Part of Gekco (the Greater Kyalami Conservancy), the estate is committed to preserving the open space, rural nature and unique flora and fauna of the area. With the large size of residential stands, and a number of undeveloped ridges and wetlands traversing Kyalami, there are sufficient corridors to allow free movement to the surprisingly many indigenous animals that have managed to survive in this peri-urban environment.


The Highveld grassland is such an underrated biome. With a floral biodiversity second only to fynbos, it is home to many interesting, beautiful and useful plants.


And, while it’s not possible to recreate the historical conditions under which large herds of antelope moved across the grasslands, it is possible to preserve enough land to ensure the continued existence of a range of plants, birds, insects and mammals. So estates like Saddlebrook, with large properties and corridors of undeveloped land, can contribute to maintaining the integrity of our sadly neglected Highveld grassland.

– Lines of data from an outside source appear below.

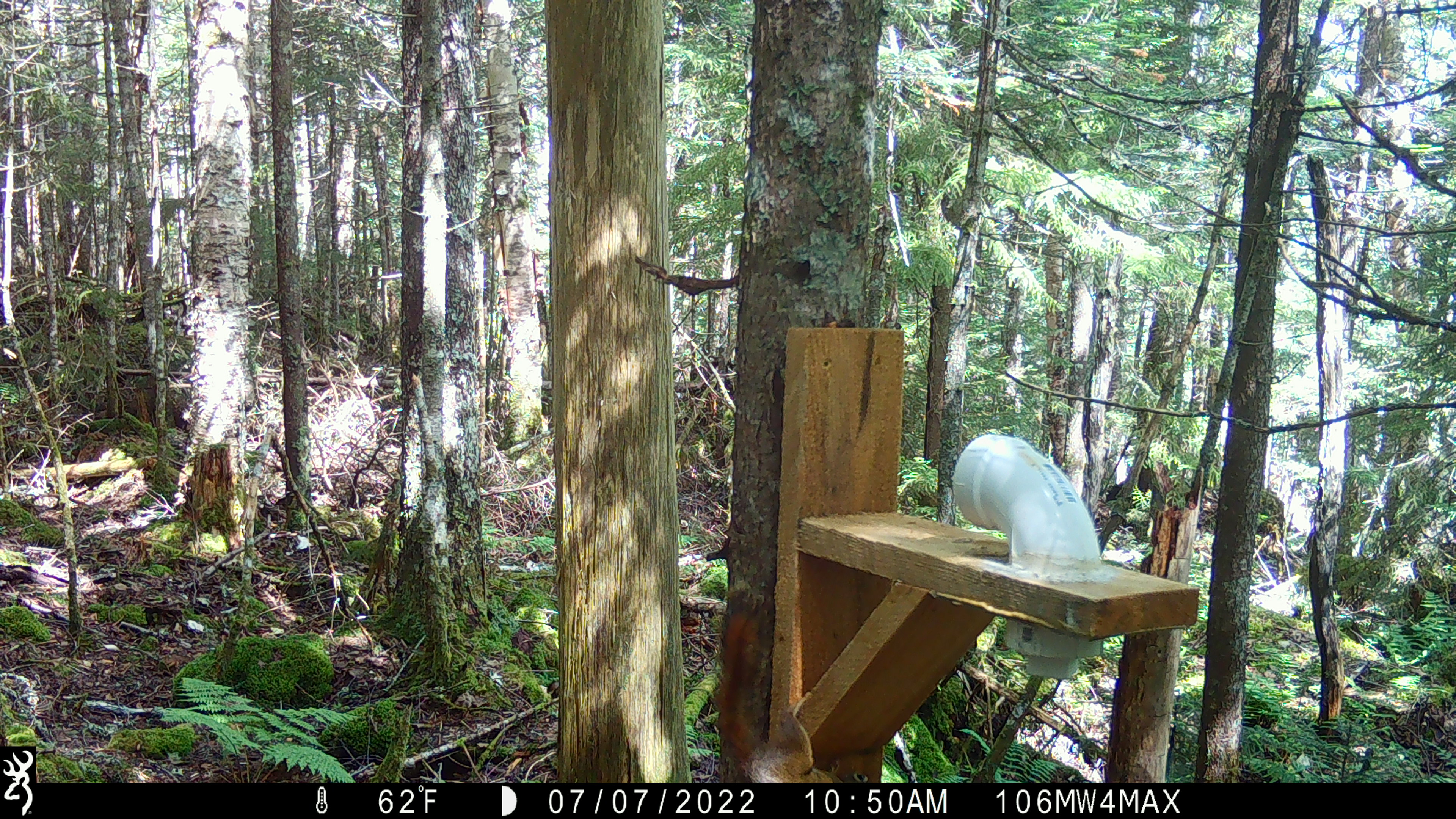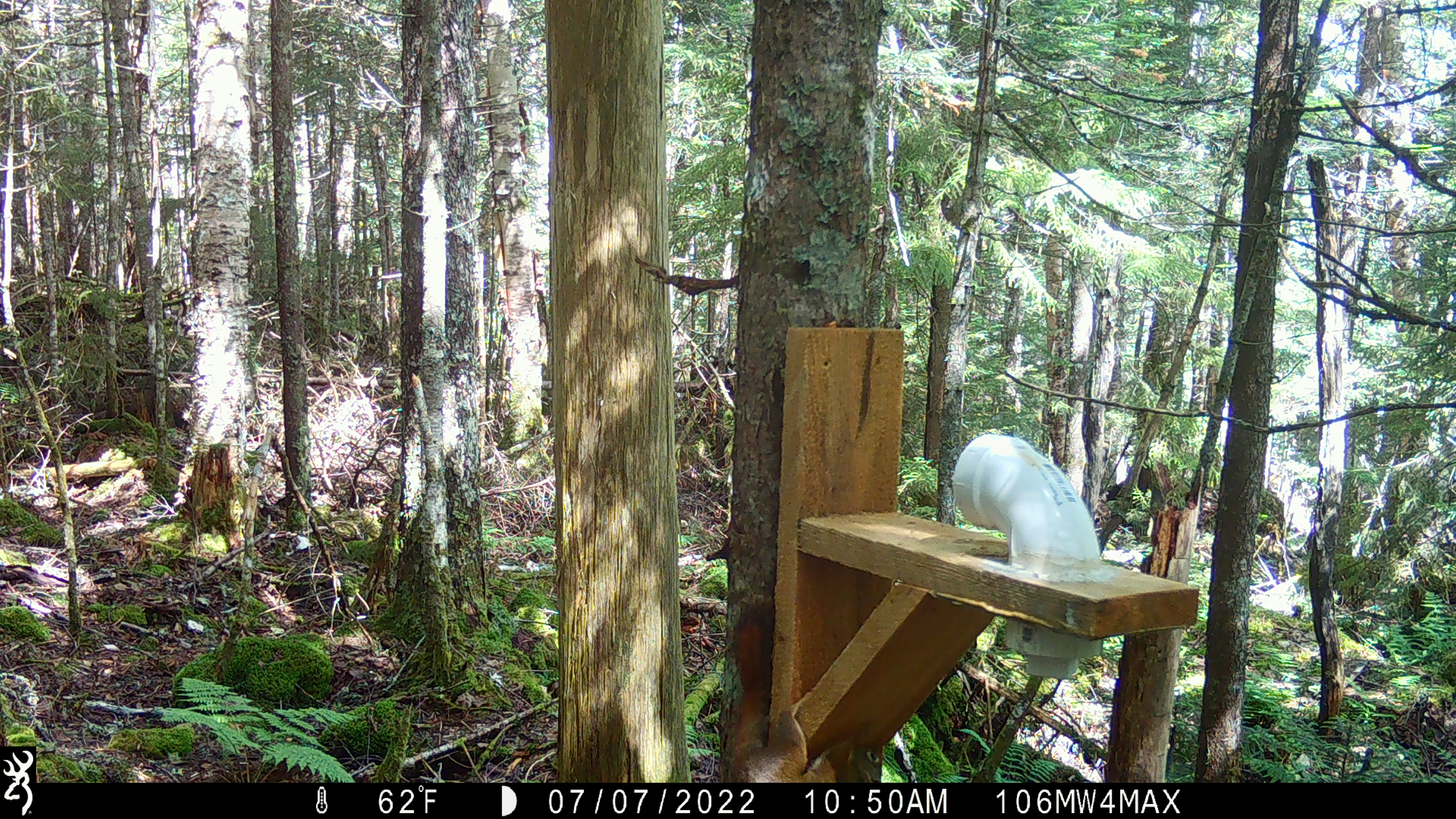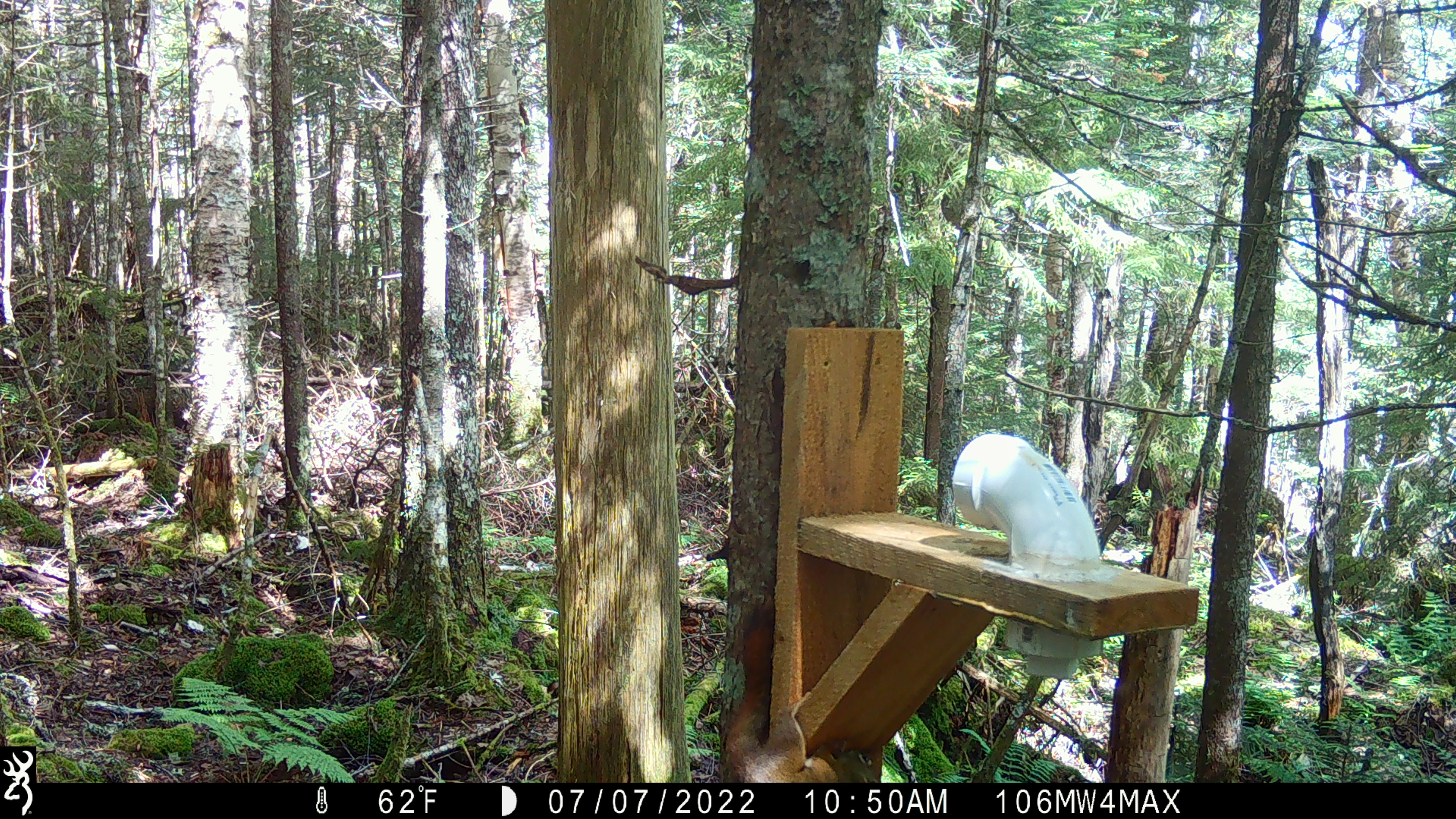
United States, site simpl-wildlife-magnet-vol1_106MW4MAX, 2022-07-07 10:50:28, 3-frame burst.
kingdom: Animalia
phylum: Chordata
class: Mammalia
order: Rodentia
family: Sciuridae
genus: Tamiasciurus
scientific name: Tamiasciurus hudsonicus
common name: red squirrel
Red squirrel (Tamiasciurus hudsonicus).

The integration of the natural surroundings, contemporary architectural style and equestrian facilities gives you a definite country feel. The architectural guidelines, overseen by John McKenzie Architecture, give homeowners stylistic freedom without jeopardising the overall look of the estate or the Saddlebrook brand. The ethos of Saddlebrook Estate, says trustee Edwin Roberts, is “courteous, respectful and harmonious living”.

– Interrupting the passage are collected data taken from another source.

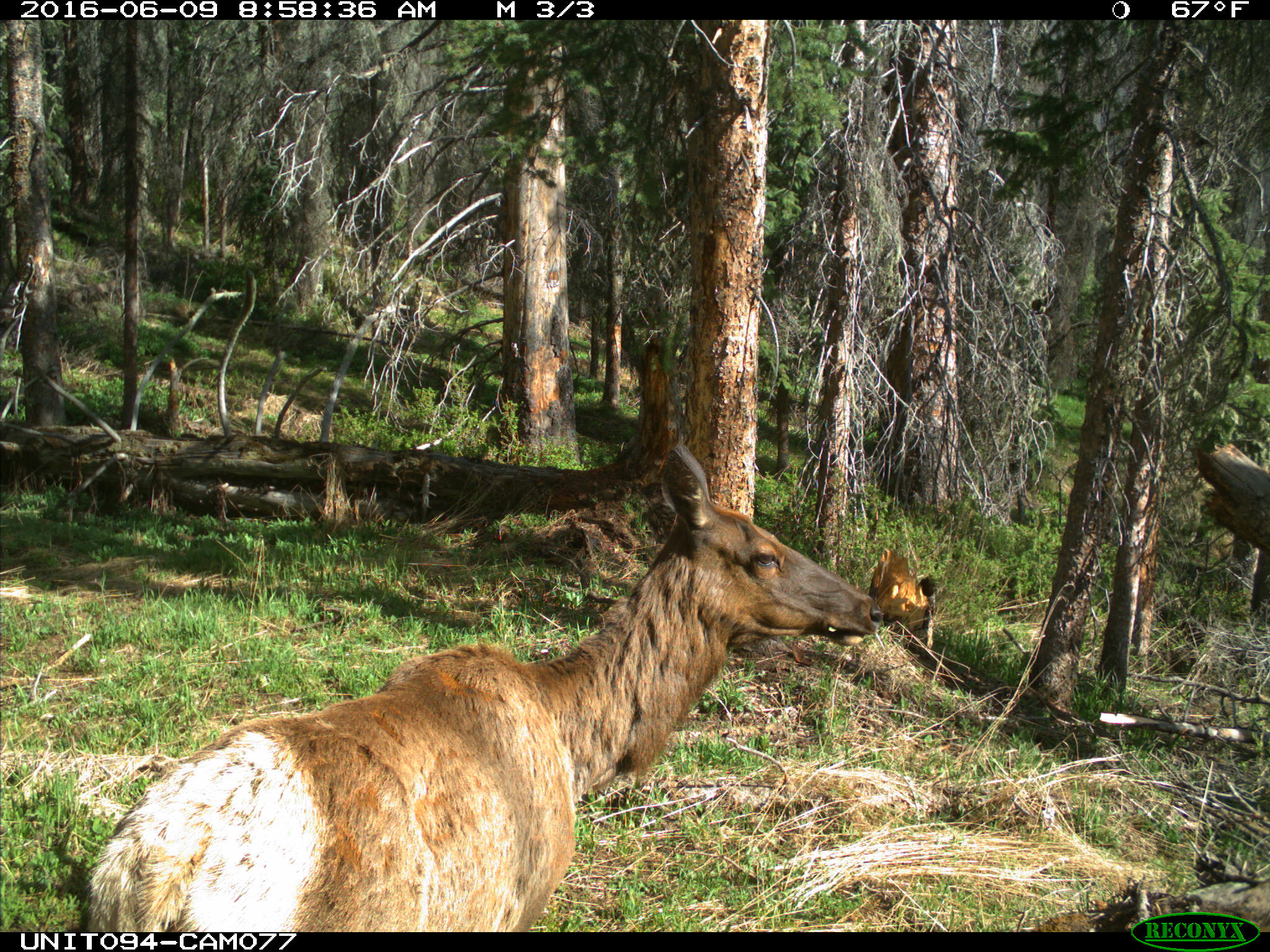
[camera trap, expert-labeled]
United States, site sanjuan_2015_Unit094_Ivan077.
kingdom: Animalia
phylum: Chordata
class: Mammalia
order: Artiodactyla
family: Cervidae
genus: Cervus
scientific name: Cervus elaphus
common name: red deer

With further plans to renovate the main gates, so that they are not only impressive but functional as well, homeowners, residents and visitors can rest easy in the knowledge that they and their assets are protected.

Although you don’t need to own a horse, or even ride, to live in Saddlebrook Estate, you will have to like horses, because you will probably be living next door to one. Starting at one hectare, the residential stands are big enough to include a few four-hoofed family members, so most residents keep their horses “in their backyards”. The estate has extensive bridle paths, and it’s conveniently close to Inanda Country Base, so you don’t even need to box your horse to events. The board of trustees are the driving force behind the evolution of the estate and the continual development of the equestrian facilities.

What makes this idyllic enclave so special is that it is just a short commute to Sandon’s business and shopping hub. The Midrand Gautrain station makes getting to OR Tambo a breeze, and Lanseria is less than half an hour’s drive. And, with some great schools close by, Saddlebrook Estate is a world apart – but so close to everything.